▶ **Data shown**:
=-=-=

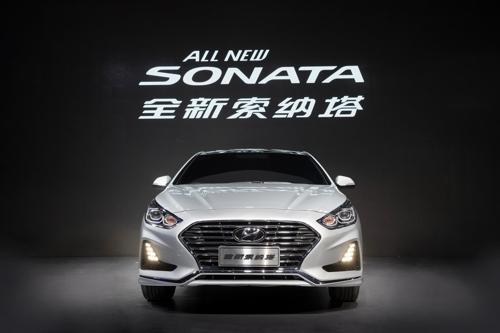 全新索纳塔(韩联社/现代汽车提供)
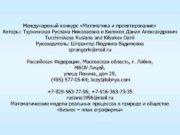 Междунароный конкурс Математика и проектирование Авторы Туржинская Руслана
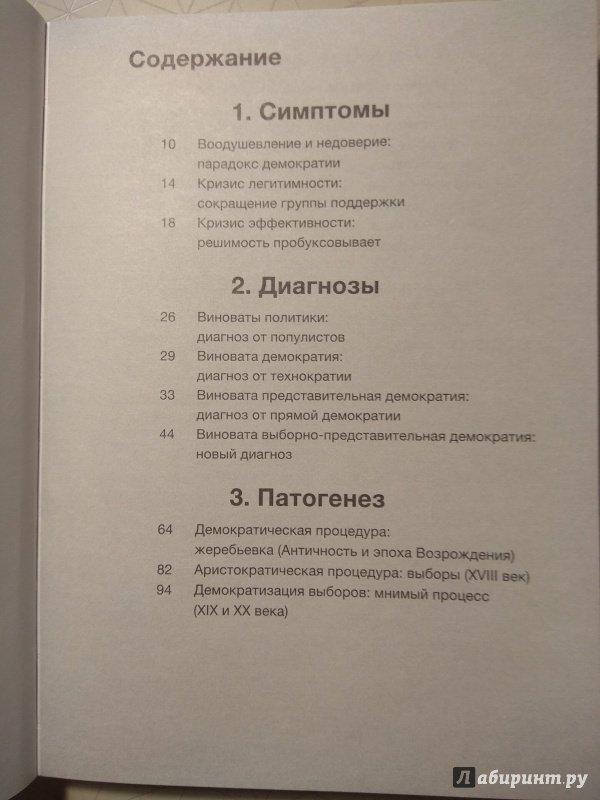 Иллюстрация 4 из 18 для Против выборов - Рейбрук Ван | Лабиринт - книги. Источник: Art.Alex.com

=-=-=

▶ **Task brief**:
Reproduce the whole listing above word for word, but not its pictures.

▶ **Expected answer**:
 全新索纳塔(韩联社/现代汽车提供)
 Междунароный конкурс Математика и проектирование Авторы Туржинская Руслана
 Иллюстрация 4 из 18 для Против выборов - Рейбрук Ван | Лабиринт - книги. Источник: Art.Alex.com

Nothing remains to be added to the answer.